For five years he painted the Berlin Wall illegally every day with bold, cartoon-like images of animals and human faces.

With little money and no stable employment, he scavenged emulsion from building sites to paint the wall in an act of protest to “transform it, make it ridiculous, and help destroy it”.

His aim was to paint the Berlin Wall to make it stand out like a mutation in the city, not to make it a beautiful piece of public art.

“I wanted to cover the wall with colours to wrap it up with paintings, to make it luminous, to show it like a mutation in the city, a mutation in art and nature,” he says.

“I could not make the wall beautiful because in fact it would have been absolutely impossible to do so.”

Dinosaurs Noir painted as 'mutations' on the Berlin Wall
Dinosaurs Noir painted as 'mutations' on the Berlin Wall (Thierry Noir)

His painting style developed during his time in West Berlin due to the ongoing threat of getting caught by patrol guards or, in some cases, German Democratic Republic soldiers.

At one point during his five-year painting protest, Noir and his partner Christophe Bouchet were held up by soldiers with machine guns after they tried to drill a metal door onto the wall with screws.

In order to paint quickly and avoid arrest, Noir simplified his figures into one continuous line painted with one or two bright colours, what he calls the “Fast Form Manifest”.

Even today, Noir’s bold lines carry a strong message of resistance through art, making him one of the forbearers of today’s political street art scene.

“If you paint on the street you are immediately political, because you change the life of the people. Especially in north Europe where the winters are long and grey – you give people a one second smile on their face,” he says.

Since the fall of the Berlin Wall he has been invited to paint on remnants of the wall across the globe from South Korea to Mexico.

More recently, Noir has completed a number of murals in Shoreditch, where he currently has his first solo exhibition. Last year he was invited to paint the giant Village Underground Wall with street artist Stik in the east London district.
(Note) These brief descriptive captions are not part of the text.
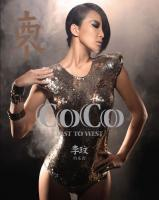 Coco Lee's quote
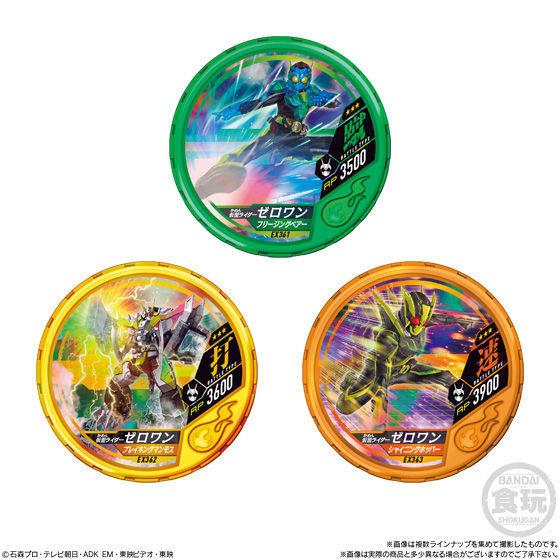 【食玩】仮面ライダー『ブットバソウル キットラムネ2』20個入りBOX-002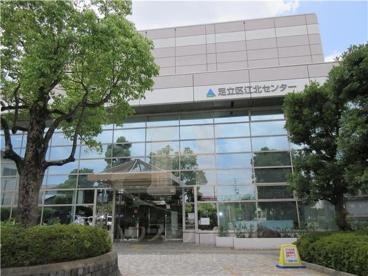 足立区立江北図書館の画像1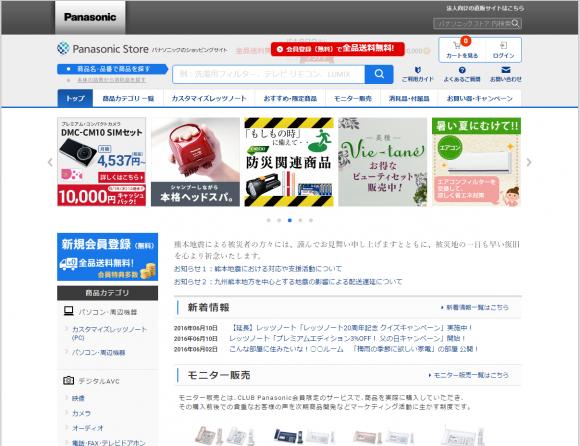 パナソニックストアのトップ画面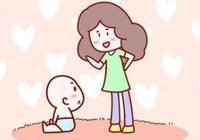 為什麼寶寶就最喜歡媽媽抱?知道原因後,你可續不會再拒絕了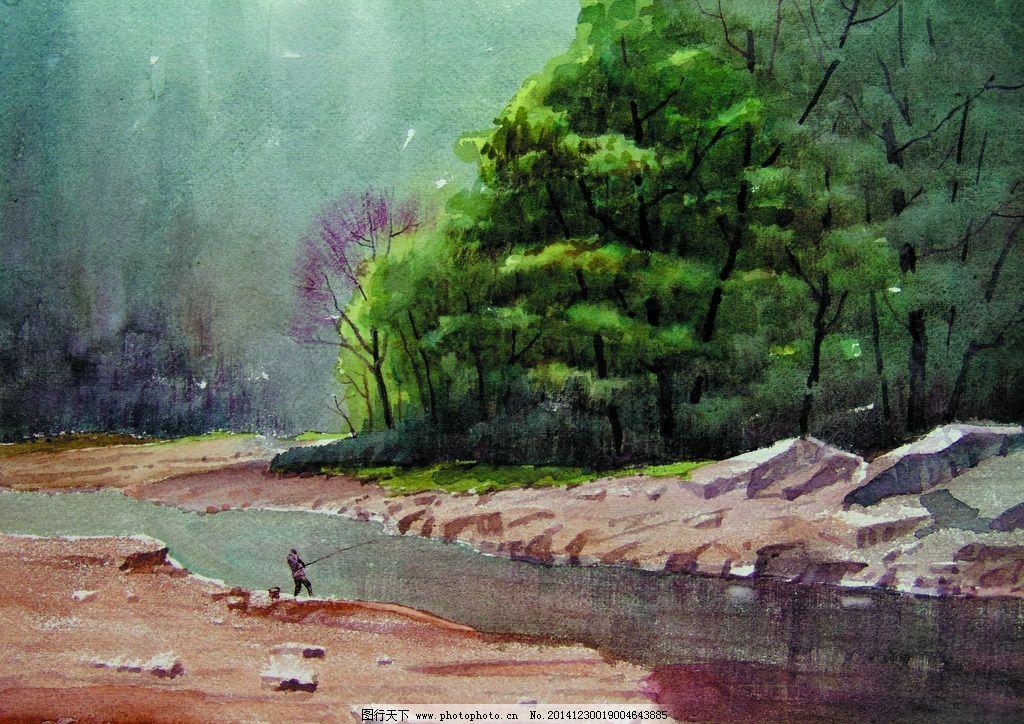 美术 水彩画 风景 山岭 山林 溪流 树木 钓鱼人 设计 文化艺术 绘画书
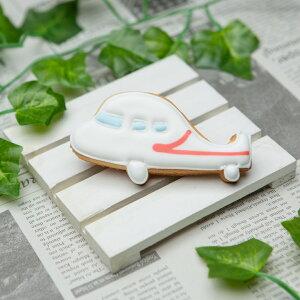 乗り物クッキー【飛行機】アイシングクッキー プチギフト かわいい お菓子 名入れ 働く車 交通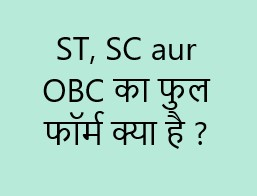 ST SC aur OBC का फुल फॉर्म क्या है
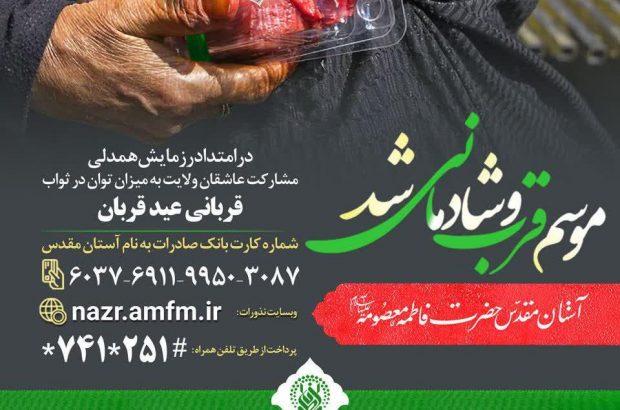 مشارکت در قربانی عید قربان با هر توان مالی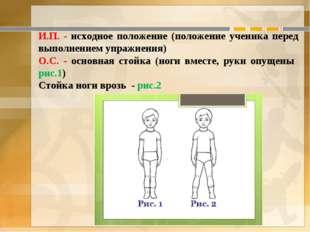 И.П. - исходное положение (положение ученика перед выполнением упражнения) О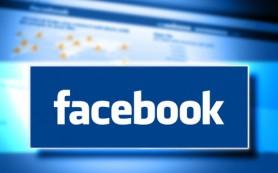 Рыночная капитализация Facebook достигла 200 млрд долл. США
Thierry Noir paints a door in Shoreditch, East London
Thierry Noir paints a door in Shoreditch, East London (Thierry Noir)

The artist continues to paint in the same stylised way he developed in the Eighties, even recreating the same animals and figure heads he painted thirty years ago.

Noir rarely paints illegally on the street any more, and his output has never reached the same prolific level as his five-year painting protest in Berlin.

However, he remains emotionally detached from his revolutionary feat, insisting he painted the wall to show people it was a mythical entity that would not exist forever.

When the Berlin Wall came down in November 1989, he says he felt no sadness about the destruction of five year’s work.

“I was not crying because my world was pulled down, it would be arrogant to say that. It was not an art project, it was a deadly border. One hundred and thirty six people were killed because of the wall – everyone was just happy that it went away.”

Thierry Noir: A Retrospective runs at the Howard Griffin Gallery until Monday 5 May; entry is free.